We've reduced ambiguity. Ambiguity is important, because you think about the JIRA tickets. What we see with JIRA tickets is essentially somebody says, I don't know what I really need, but here's what I got. Then you go back and forth, back and forth. The actual things that happen are never truly captured in the JIRA ticket, it's just closed as done. You're left where you just say, “Hey, here's a random firewall rule maybe over here, maybe there's one over here.” The point is, is now we're getting to the point even those firewall rules could be done as code and could be in the GitHub repo, if we wanted to implement that it's a next version of this. We're just pushing the business into, let's just have everything as dry as possible and into essentially state your intentions and let's make that reality.

Less work, but essentially though this is I think in a really good position to where the team maintaining this is not going to be doing this day in and day out and essentially juggling those tickets to sustain this.

Sustainability. The wisest engineer I ever knew told me—I took over his code, and I said, “Where's the documentation?” He looked at me and he goes, “The codes are documentation.” I thought he was trolling me, because you're sitting here like the codes are documentation. I mean, you're just lazy. I realized, learning from his code that he actually was right that I learned an incredible amount of stuff from his code. Honestly, we should want the code to be the documentation because it is the only thing that matters, and the only thing that's authoritative is what is actually there.
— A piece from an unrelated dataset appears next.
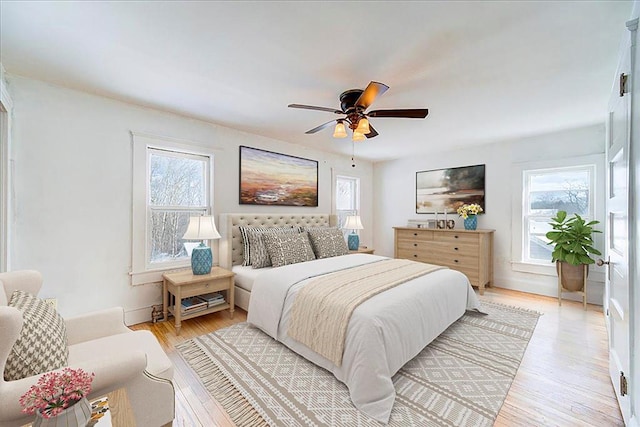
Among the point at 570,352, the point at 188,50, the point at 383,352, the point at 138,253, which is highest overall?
the point at 188,50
With all this time you have left, you get to finally schedule and take that vacation but Scott and I both know the reality is that you can be looking up cats off the internet or unicorns or figuring out your favorite UFO stories. By the way, I know the guy that wrote this book. I don't think he's very popular, so if you want it, support him.

Anyways, the point is, is that we enjoy these things. I don't enjoy just juggling tickets and being stressed out about people coming over and saying, “When are you going to do the ticket.” So, keeping it simple, keeping it easy, we get to do more of the stuff we like and look like we're amazing.